Principal component analysis (PCA)
SPSS 21.0 version was used to carry out the principle component analysis of groundwater in the study area. The result of PCA shows that more significant water quality parameters to deteriorate the natural characteristics of groundwater. The varimax method was adopted to rotate the parameters in PCA and extraction limitation of the eigen value greater than one (Pande et al., 2019, Paul et al., 2019). In the study region, PCA illustrates four factors responsible for the data structure (Fig.16a and Table.8), with 76.635 % of cumulative variance. Factor 1 comprises of 49.902% of total variance with high loadings for EC, TDS, TH, Ca2+, Mg2+, SO42- and NO3- (Fig.16b). It represents the anthropogenic activities such as disposal of waste from residents, sewage intrusion; chemical synthetic fertilizers used for high crop yield are the major reason for the excess concentration of salt and other ions.
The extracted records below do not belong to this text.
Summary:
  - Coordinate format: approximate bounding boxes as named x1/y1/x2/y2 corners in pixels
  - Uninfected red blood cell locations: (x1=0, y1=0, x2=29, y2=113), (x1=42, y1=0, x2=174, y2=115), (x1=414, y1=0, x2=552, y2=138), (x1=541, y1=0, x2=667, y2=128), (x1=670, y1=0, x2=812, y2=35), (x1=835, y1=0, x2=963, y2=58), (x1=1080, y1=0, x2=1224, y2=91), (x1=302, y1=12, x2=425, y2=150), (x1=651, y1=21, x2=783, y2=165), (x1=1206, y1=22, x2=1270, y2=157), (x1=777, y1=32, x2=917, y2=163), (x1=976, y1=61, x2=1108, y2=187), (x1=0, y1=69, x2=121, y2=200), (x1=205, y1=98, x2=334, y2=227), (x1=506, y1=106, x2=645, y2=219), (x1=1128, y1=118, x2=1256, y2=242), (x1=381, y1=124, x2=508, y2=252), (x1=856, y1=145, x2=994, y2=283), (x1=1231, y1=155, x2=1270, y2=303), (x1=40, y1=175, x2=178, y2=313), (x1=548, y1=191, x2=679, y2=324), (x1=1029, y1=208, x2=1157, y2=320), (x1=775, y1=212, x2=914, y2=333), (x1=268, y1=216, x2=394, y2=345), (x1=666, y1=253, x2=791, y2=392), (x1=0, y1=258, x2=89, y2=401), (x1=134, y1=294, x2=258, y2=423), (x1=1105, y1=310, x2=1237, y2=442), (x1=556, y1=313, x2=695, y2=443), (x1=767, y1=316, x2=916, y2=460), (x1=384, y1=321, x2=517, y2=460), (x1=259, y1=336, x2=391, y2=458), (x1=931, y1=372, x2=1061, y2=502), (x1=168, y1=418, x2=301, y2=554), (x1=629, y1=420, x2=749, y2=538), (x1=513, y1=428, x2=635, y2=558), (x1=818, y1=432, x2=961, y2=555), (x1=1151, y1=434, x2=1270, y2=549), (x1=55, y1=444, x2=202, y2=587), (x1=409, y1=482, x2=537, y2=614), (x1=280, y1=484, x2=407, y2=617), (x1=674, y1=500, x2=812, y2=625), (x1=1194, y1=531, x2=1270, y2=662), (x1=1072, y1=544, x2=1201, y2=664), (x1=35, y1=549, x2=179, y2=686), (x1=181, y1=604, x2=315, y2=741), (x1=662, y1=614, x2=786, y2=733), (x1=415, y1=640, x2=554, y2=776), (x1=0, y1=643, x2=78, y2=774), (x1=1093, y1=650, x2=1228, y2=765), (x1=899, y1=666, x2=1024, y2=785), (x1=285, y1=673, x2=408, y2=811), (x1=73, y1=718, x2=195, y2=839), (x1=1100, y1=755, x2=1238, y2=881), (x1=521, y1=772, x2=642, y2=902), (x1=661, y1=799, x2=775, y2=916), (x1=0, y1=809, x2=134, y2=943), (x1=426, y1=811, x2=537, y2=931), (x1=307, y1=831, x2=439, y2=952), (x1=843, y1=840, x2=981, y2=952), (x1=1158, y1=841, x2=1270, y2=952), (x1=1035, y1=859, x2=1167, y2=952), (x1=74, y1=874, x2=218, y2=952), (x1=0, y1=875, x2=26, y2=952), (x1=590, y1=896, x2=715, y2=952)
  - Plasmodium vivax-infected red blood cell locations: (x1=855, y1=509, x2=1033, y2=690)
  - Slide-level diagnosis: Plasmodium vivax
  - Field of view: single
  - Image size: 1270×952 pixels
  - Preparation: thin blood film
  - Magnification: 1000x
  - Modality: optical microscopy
Factor 2 responsible for 9.618% of total variance with high factor loadings for pH, HCO3-, weak positive loadings of EC, TDS, Na+, Mg2+, and SO42-. It shows that the high value of hydrogen ions is due to weathering of parent rock, rock water interaction, and ion exchange process. These are highly influencing factor in the degradation of groundwater quality. Factor 3 comprises a total variance of 8.739% with high factor loadings of K+, CO32- and weak positive loading of HCO3-. It indicates that potassium-rich minerals such as feldspars, calcite, and dolomite weathering are the major reasons. In specifically, farmers are used 15.5% of nitrogen, and 18.8% of calcium content and easily water-soluble fertilizers are widely used in the study area. The impact of these kinds of fertilizers are initially enhanced the growth of the plant in two to three weeks and gets dissolved into water, finally leachates are diluted with the groundwater. In Factor 4, total variance is 8.376% with high loadings factor of sodium and chloride ions. Due to the action of the ion exchange process, rock water interaction and anthropogenic activities are highly affecting the quality of groundwater in the study region (Fig.16c).